PARTIE III : LA DIRECTIVE ÉTABLIT UN CADRE JURIDIQUE NÉCESSAIRE MAIS QUI PEUT ÊTRE AMÉLIORÉ

Les rapporteurs considèrent que le cadre juridique que la Commission propose d'établir par la directive - bien qu'imparfait - est nécessaire pour réguler le développement des plateformes et encadrer les conditions de travail des travailleurs en relevant.

Elles n'ignorent pas la difficulté de légiférer sur un tel sujet. La Commission européenne, tout comme chaque législateur national, est face à une équation complexe : il s'agit d'encadrer juridiquement un modèle économique innovant, sans en freiner le développement. Il faut effectivement encadrer ses dérives sans empêcher l'expansion d'une économie numérique qui répond à une demande et qui a des atouts, notamment en termes d'accès au marché du travail des publics les plus éloignés de l'emploi.

Les rapporteurs saluent donc le principe de cette proposition de directive, mais y voient aussi certains axes d'amélioration possibles.

I. LE TEXTE RÉPOND À LA NÉCESSITÉ D'ÉTABLIR UN CADRE JURIDIQUE EUROPÉEN FACE AUX RISQUES DE « L'UBÉRISATION » ET À LA MULTIPLICATION DES CONTENTIEUX EN EUROPE

A. FIXER UN CADRE EUROPÉEN POUR UNE MEILLEURE SECURITÉ JURIDIQUE : UN OBJECTIF LOUABLE ET NÉCESSAIRE

La question du statut et des conditions de travail des travailleurs de plateforme concerne - comme indiqué précédemment - tous les pays de l'Union européenne, et même au-delà, toutes les économies occidentales.

Au vu de la multiplication et de la diversité de la jurisprudence et des législations sur le sujet, établir un cadre européen s'impose comme une nécessité.

Jusqu'ici, seul un petit nombre d'États membres de l'Union ont adopté une législation nationale visant à améliorer les conditions de travail et/ou l'accès à la protection sociale dans le cadre du travail via une plateforme. Le plus souvent, la législation nationale ne s'est attaquée qu'indirectement aux difficultés soulevées par le travail via une plateforme, ou s'est concentrée uniquement sur certains secteurs, en particulier les services de VTC et de livraison.

Cette proposition de directive européenne vise justement à apporter une meilleure sécurité juridique aux différents acteurs. Bien que les rapporteurs s'interrogent sur la réalité de la baisse du contentieux qui en résulterait, du moins à court terme, elles soutiennent et jugent nécessaire le cadre juridique apporté par cette directive.

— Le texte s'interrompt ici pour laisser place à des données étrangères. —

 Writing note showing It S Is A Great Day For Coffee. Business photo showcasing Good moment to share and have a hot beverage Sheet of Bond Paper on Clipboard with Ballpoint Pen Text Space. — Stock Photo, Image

À cet égard, la Commission européenne a reconnu qu'il pourrait y avoir une croissance des procédures devant les juridictions à court terme, mais que le nombre de litiges devrait décroître à long terme, à la faveur d'une clarification et d'une stabilisation de l'ordre juridique.

Les rapporteurs saluent le choix de la Commission de ne pas avoir établi un troisième statut dans son texte. Les exemples européens comme l'Italie, l'Espagne ou le Royaume-Uni prouvent, en effet, que la création d'un tel tiers-statut n'est pas la panacée, puisqu'elle n'a pas empêché ces pays de connaître de nombreuses actions en requalification. Pire, il semblerait que ce troisième statut ajoute de la complexité juridique et tende à fragiliser les travailleurs précaires.

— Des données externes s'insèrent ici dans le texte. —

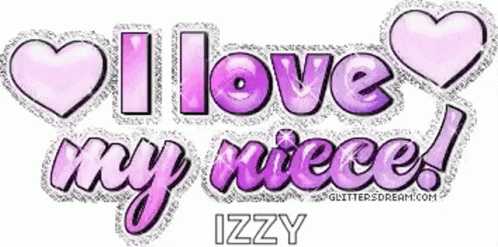 I Love My Niece Hearts GIF - I Love My Niece Hearts Izzy GIFs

Par ailleurs, les rapporteurs ne peuvent que saluer l'objectif de cette directive de créer des conditions de concurrence équitables entre les plateformes et les entreprises traditionnelles qui emploient des travailleurs salariés. Le but est que les plateformes ne puissent plus disposer d'un avantage concurrentiel indu par rapport aux entreprises traditionnelles, en qualifiant abusivement de non-salariés les travailleurs des plateformes pour ne pas avoir à assurer l'exercice des droits et verser les prestations sociales dont ces travailleurs devraient légitimement bénéficier et ainsi réduire leurs coûts.

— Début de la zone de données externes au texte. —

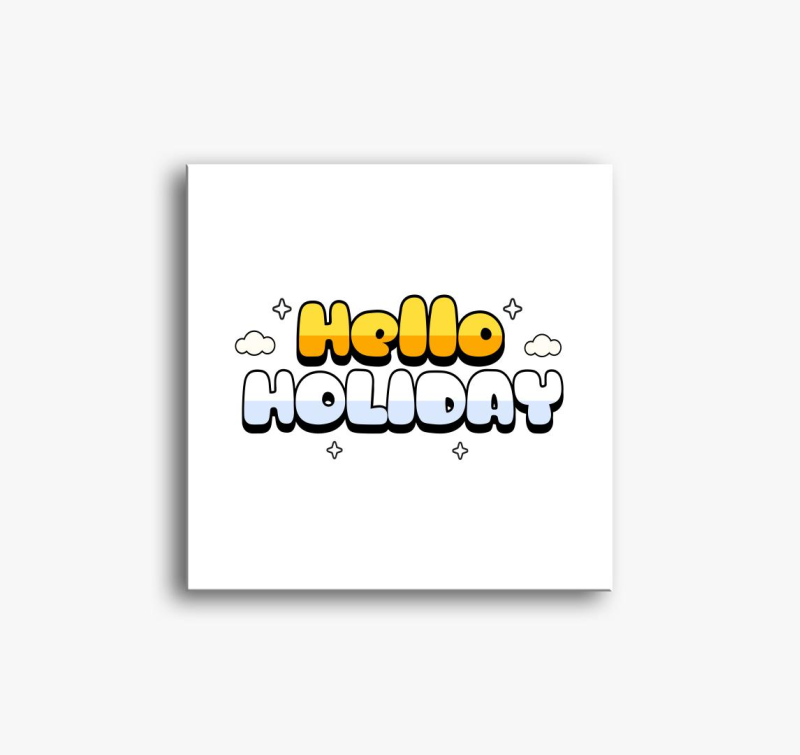 Hello Holiday slika na platnu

Les rapporteurs soulignent aussi un autre effet collatéral positif susceptible de découler de la directive : la Commission européenne estime que les États membres recevront entre 1,6 et 4 milliards d'euros de recettes annuelles supplémentaires (cotisation sociales et impôts), dont 328 à 780 millions pour la France.36(*)


* 36 Toutefois la DGE estime, s'agissant de la France, que cette estimation prend insuffisamment en compte les effets d'abattements de cotisations sociales patronales pour les rémunérations proches du SMIC. Elle considère que les effets de la directive en matière de cotisations sociales et impôts perçus devraient probablement être plus faibles, voire neutres: les hausses de taux de cotisation et de rendement de TVA étant plus ou moins compensées par l'effet des allègements généraux, les recettes publiques seraient relativement stables en cas de passage au salariat de ces travailleurs.